◆ PAGE EXTRACT ◆
= = =
# Induction

• Aug 25th 2010, 03:30 PM
Apprentice123
Induction
How can I prove by induction that:

$n^2 > 3n$ for all n>=4

I do:
n=k
P(k) = k^2 > 3k
P(k+1) = (k+1)^2 > 3(k+1)

How to solve
P(k) --> P(k+1) to prove that P(n) is truth ???
• Aug 25th 2010, 03:38 PM
Defunkt
$(k+1)^2 = k^2 + 2k + 1 > 3k + 2k + 1 = 5k + 1$

Also, writing $P(k) = k^2 > 3k$ is syntactically wrong -- $P(k)$ is a proposition, not a number.
• Aug 25th 2010, 04:03 PM
Apprentice123
Why $(k+1)^2 > 3k+2k+1$ ??
• Aug 25th 2010, 04:17 PM
Defunkt
Use the induction hypothesis - $k^2 > 3k$
• Aug 25th 2010, 04:33 PM
Apprentice123
OK. But I not understand why
K^2 > 3k
(k+1)^2 > 3(k+1) ---Why you used 3k+2k+1 ???
= = =
◆ GIVEN DATA ◆

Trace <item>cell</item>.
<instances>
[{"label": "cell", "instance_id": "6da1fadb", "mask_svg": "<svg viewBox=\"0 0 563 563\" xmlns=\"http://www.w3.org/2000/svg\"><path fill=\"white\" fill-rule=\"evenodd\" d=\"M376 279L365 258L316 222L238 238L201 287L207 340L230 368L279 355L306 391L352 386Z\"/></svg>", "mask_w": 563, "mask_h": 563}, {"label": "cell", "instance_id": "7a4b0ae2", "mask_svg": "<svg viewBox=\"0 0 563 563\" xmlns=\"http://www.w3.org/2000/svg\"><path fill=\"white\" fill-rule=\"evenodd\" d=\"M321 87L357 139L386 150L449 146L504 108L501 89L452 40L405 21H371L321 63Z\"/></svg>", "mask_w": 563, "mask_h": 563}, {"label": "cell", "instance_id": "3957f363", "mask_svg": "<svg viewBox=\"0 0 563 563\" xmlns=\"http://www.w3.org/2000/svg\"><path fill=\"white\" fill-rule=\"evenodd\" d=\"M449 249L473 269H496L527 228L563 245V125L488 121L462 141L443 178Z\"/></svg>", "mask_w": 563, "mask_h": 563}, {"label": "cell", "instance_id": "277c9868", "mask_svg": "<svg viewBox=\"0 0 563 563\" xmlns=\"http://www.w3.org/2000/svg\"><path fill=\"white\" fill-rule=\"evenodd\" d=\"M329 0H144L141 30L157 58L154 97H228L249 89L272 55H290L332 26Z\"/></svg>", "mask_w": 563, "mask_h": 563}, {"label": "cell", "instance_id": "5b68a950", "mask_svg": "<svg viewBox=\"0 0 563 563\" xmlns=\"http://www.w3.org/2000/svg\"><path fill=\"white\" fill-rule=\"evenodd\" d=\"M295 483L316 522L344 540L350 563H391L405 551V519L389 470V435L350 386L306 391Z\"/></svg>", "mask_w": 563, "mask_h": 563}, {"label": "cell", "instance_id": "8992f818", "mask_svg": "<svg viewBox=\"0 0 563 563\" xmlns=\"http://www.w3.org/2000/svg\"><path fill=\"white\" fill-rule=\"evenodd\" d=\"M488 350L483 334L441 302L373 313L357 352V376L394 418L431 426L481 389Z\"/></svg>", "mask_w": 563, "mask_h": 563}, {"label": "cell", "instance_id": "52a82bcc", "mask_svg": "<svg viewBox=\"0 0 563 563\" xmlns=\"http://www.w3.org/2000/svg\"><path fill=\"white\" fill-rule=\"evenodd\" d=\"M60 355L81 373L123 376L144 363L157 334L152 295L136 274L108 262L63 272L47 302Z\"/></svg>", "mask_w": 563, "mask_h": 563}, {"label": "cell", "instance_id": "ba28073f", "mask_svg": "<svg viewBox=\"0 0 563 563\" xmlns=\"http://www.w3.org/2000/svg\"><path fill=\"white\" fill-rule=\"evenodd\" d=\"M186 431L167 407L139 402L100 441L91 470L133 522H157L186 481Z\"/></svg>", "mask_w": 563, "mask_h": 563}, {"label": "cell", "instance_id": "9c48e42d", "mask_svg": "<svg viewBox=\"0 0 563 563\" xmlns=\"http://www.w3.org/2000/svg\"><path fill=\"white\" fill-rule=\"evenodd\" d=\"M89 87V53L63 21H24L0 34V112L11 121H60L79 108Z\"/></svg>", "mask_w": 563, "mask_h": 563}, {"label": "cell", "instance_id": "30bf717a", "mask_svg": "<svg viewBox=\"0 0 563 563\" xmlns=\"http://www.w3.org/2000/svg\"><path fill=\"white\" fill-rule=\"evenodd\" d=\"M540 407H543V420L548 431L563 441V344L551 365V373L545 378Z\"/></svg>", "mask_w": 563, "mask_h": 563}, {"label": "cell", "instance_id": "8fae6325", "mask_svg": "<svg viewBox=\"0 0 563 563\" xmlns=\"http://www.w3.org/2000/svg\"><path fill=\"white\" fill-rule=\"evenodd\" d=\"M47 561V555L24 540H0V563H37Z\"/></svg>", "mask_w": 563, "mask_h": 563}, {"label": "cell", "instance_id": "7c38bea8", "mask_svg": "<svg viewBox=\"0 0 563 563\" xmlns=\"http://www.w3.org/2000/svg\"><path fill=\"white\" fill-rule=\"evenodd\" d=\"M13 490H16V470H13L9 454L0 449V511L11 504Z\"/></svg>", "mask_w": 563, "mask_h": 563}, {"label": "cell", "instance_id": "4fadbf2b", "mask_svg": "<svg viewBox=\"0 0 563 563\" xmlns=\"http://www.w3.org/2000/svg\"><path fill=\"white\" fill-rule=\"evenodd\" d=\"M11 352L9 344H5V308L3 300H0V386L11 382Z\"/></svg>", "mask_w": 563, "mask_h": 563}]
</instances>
= = =
◆ PROBLEMS TO WORK ON ◆
[a] Restate word for word everything in the induction thread from "Also, writing $P(k)" down to "Why $(k+1)^2 > 3k+2k+1$ ??".
[b] Answer these questions from the induction thread:
(i) For which values of n does the first poster want to prove that n^2 > 3n?
(ii) What does Defunkt say P(k) is, instead of a number?
(iii) What does Defunkt tell the poster to use to explain why (k+1)^2 > 3k+2k+1?
[c] Continue the induction thread from its last post.
The listing after the induction thread is separate material and has nothing to do with it.

◆ SET OF ANSWERS ◆
[a]
Also, writing $P(k) = k^2 > 3k$ is syntactically wrong -- $P(k)$ is a proposition, not a number.
• Aug 25th 2010, 04:03 PM
Apprentice123
Why $(k+1)^2 > 3k+2k+1$ ??

[b]
(i) For all n >= 4.
(ii) A proposition.
(iii) The induction hypothesis, k^2 > 3k.

[c]
• Aug 25th 2010, 04:43 PM
Defunkt
$(k+1)^2 = k^2 + 2k + 1$
$k^2 > 3k \Rightarrow k^2 + 2k + 1 > 3k + 2k + 1$
• Aug 25th 2010, 04:50 PM
Apprentice123
I not understand why 3k+2k+1 if 3(k+1) = 3k+3 not 3k+2k+1
• Aug 25th 2010, 05:10 PM
Defunkt
It's an intermediate step..
Do you understand why $k^2 + 2k + 1 > 3k + 2k + 1$?
If yes, then my argument is

$k^2 > 3k \Rightarrow (k+1)^2 =k^2 + 2k + 1 > 3k + 2k + 1 \overbrace{ > }^{k > 1} 3k + 2 + 1 = 3k + 3 = 3(k+1)$.
• Aug 25th 2010, 05:39 PM
Apprentice123
I know that k^2+2k+1 > 3k+2k+1

From where did 3k+2k+1 ?
• Aug 25th 2010, 05:43 PM
Defunkt
Why does it matter? I don't really understand what's your difficulty. Can you tell me what part you don't understand of my last line in the last post?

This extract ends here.